De Desecho a Nutriente: La Innovación de Estudiantes de la BUAP que Transforma Plástico en Vida para el Campo



Frente a la crisis ambiental generada por los desechos plásticos, catalogada como una de las principales amenazas globales, dos estudiantes de la Facultad de Administración de la BUAP, Leonardo Garduño Rouin y Luis Ángel Martínez Isidoro, crearon Ecovermis, un biofertilizante líquido orgánico. Este proyecto, que ya cuenta con una solicitud de patente ante el Instituto Mexicano de la Propiedad Industrial (IMPI), propone una solución innovadora para transformar uno de los residuos más persistentes del planeta en un producto de valor para la agricultura. El proceso biotecnológico se basa en el uso de la larva del escarabajo *Tenebrio molitor*, conocido comúnmente como gusano de la harina. Este insecto es capaz de consumir y metabolizar ciertos tipos de plásticos, específicamente poliestireno, poliuretano y poliéster de baja densidad.

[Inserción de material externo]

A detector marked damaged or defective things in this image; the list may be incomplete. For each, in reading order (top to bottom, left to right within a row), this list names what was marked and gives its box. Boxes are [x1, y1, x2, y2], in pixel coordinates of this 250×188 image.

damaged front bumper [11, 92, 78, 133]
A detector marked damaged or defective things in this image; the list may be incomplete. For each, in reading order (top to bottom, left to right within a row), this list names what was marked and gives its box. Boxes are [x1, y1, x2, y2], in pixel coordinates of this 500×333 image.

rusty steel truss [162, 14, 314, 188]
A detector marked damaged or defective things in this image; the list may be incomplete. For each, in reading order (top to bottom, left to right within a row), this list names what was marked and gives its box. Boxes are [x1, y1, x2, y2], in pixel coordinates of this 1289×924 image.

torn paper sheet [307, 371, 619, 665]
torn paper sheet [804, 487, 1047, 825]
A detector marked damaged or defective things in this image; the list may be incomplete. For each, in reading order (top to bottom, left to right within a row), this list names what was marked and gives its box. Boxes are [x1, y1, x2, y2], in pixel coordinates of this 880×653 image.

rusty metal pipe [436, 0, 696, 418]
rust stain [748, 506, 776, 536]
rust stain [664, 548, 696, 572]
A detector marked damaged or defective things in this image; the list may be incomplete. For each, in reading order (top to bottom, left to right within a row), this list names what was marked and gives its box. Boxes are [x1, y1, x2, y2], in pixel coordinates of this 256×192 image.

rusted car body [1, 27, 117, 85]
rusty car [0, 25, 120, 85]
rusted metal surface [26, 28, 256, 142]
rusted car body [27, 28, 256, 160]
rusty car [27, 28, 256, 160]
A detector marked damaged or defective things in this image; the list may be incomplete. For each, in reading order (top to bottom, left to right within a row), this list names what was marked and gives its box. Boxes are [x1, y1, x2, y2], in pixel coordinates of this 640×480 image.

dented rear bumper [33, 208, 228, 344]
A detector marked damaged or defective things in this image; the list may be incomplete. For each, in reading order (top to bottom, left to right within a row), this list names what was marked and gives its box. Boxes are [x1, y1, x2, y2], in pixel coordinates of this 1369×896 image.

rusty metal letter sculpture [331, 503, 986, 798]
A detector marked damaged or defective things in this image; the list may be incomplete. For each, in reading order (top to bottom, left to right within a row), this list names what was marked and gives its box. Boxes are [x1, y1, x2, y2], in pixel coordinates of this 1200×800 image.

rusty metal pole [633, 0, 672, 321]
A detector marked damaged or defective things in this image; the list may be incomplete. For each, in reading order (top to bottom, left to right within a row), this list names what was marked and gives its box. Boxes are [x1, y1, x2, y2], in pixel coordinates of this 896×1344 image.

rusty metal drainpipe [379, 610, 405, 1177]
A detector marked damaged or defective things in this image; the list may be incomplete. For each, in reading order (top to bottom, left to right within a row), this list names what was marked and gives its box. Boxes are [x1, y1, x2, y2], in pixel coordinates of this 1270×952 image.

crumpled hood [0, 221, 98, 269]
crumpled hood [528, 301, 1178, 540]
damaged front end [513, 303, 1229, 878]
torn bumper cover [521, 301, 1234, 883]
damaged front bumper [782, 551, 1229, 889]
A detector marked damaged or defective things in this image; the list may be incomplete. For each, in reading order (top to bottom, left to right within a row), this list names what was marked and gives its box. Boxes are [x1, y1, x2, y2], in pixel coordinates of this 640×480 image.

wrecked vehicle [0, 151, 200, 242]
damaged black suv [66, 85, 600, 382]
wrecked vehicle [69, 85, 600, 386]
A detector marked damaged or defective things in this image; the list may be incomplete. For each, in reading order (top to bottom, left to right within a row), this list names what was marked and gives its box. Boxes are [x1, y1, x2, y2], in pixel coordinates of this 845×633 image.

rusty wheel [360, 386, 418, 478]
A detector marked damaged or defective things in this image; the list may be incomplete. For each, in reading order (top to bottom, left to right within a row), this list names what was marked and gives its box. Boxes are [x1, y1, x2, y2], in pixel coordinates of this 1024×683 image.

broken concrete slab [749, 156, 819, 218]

A través de su metabolismo, las larvas transforman los polímeros en excrementos ricos en compuestos orgánicos y nutrientes, que constituyen la base del biofertilizante. El producto resultante, Ecovermis, contiene quitina, un compuesto que fortalece las raíces de las plantas, aumenta su resistencia a patógenos como hongos y plagas, contribuye a la recuperación de los suelos y atrae a polinizadores.
Su eficacia ha sido probada con resultados favorables en diversos cultivos, incluyendo lechuga, jitomate cherry, fresa, higo, agave y cactáceas.
El modelo de negocio se fundamenta en la economía circular, recolectando la materia prima en puntos de acopio, principalmente en el Complejo Cultural Universitario. La iniciativa ha recibido múltiples reconocimientos, como el Premio UNITEC a la Innovación Tecnológica para el Desarrollo Social 2025 y el tercer lugar en el Premio Municipal de la Juventud 2025.
Además, representará a Puebla en la competencia nacional ENACTUS México 2026.
Con el apoyo de la Incubadora de la Dirección de Innovación y Transferencia de Conocimiento de la BUAP, los estudiantes han constituido una microempresa y actualmente se encuentran en la etapa de validación del producto, buscando escalar su producción y comercialización a través de redes sociales.